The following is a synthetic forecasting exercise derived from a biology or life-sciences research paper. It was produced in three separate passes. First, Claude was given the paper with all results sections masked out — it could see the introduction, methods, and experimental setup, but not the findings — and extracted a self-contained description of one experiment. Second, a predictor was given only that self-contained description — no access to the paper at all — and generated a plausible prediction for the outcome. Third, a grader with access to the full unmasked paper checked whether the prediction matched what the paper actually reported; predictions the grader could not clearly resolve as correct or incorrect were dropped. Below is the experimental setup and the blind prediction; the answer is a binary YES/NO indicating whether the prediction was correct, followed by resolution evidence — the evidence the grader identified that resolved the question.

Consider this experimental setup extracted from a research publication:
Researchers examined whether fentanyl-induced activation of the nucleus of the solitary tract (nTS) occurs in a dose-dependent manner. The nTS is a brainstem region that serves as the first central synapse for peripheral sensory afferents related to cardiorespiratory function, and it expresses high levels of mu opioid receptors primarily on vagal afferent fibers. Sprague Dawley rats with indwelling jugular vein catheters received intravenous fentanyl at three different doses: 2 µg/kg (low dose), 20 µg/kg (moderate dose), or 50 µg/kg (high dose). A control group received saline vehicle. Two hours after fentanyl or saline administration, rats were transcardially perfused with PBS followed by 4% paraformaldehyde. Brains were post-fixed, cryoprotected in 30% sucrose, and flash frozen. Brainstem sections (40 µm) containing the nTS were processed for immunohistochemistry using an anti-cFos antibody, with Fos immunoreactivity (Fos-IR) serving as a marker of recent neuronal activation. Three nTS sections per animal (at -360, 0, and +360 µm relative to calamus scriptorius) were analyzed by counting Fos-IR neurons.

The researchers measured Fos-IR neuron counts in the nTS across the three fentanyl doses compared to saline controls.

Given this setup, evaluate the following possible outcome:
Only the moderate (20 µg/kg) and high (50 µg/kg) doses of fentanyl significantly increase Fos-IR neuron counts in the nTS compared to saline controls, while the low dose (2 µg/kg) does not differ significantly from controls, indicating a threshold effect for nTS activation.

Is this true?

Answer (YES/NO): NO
· · · ·
> To do
Write out the data above once more, exactly as it reads.

> Exercise solution
The following is a synthetic forecasting exercise derived from a biology or life-sciences research paper. It was produced in three separate passes. First, Claude was given the paper with all results sections masked out — it could see the introduction, methods, and experimental setup, but not the findings — and extracted a self-contained description of one experiment. Second, a predictor was given only that self-contained description — no access to the paper at all — and generated a plausible prediction for the outcome. Third, a grader with access to the full unmasked paper checked whether the prediction matched what the paper actually reported; predictions the grader could not clearly resolve as correct or incorrect were dropped. Below is the experimental setup and the blind prediction; the answer is a binary YES/NO indicating whether the prediction was correct, followed by resolution evidence — the evidence the grader identified that resolved the question.

Consider this experimental setup extracted from a research publication:
Researchers examined whether fentanyl-induced activation of the nucleus of the solitary tract (nTS) occurs in a dose-dependent manner. The nTS is a brainstem region that serves as the first central synapse for peripheral sensory afferents related to cardiorespiratory function, and it expresses high levels of mu opioid receptors primarily on vagal afferent fibers. Sprague Dawley rats with indwelling jugular vein catheters received intravenous fentanyl at three different doses: 2 µg/kg (low dose), 20 µg/kg (moderate dose), or 50 µg/kg (high dose). A control group received saline vehicle. Two hours after fentanyl or saline administration, rats were transcardially perfused with PBS followed by 4% paraformaldehyde. Brains were post-fixed, cryoprotected in 30% sucrose, and flash frozen. Brainstem sections (40 µm) containing the nTS were processed for immunohistochemistry using an anti-cFos antibody, with Fos immunoreactivity (Fos-IR) serving as a marker of recent neuronal activation. Three nTS sections per animal (at -360, 0, and +360 µm relative to calamus scriptorius) were analyzed by counting Fos-IR neurons.

The researchers measured Fos-IR neuron counts in the nTS across the three fentanyl doses compared to saline controls.

Given this setup, evaluate the following possible outcome:
Only the moderate (20 µg/kg) and high (50 µg/kg) doses of fentanyl significantly increase Fos-IR neuron counts in the nTS compared to saline controls, while the low dose (2 µg/kg) does not differ significantly from controls, indicating a threshold effect for nTS activation.

Is this true?

Answer (YES/NO): NO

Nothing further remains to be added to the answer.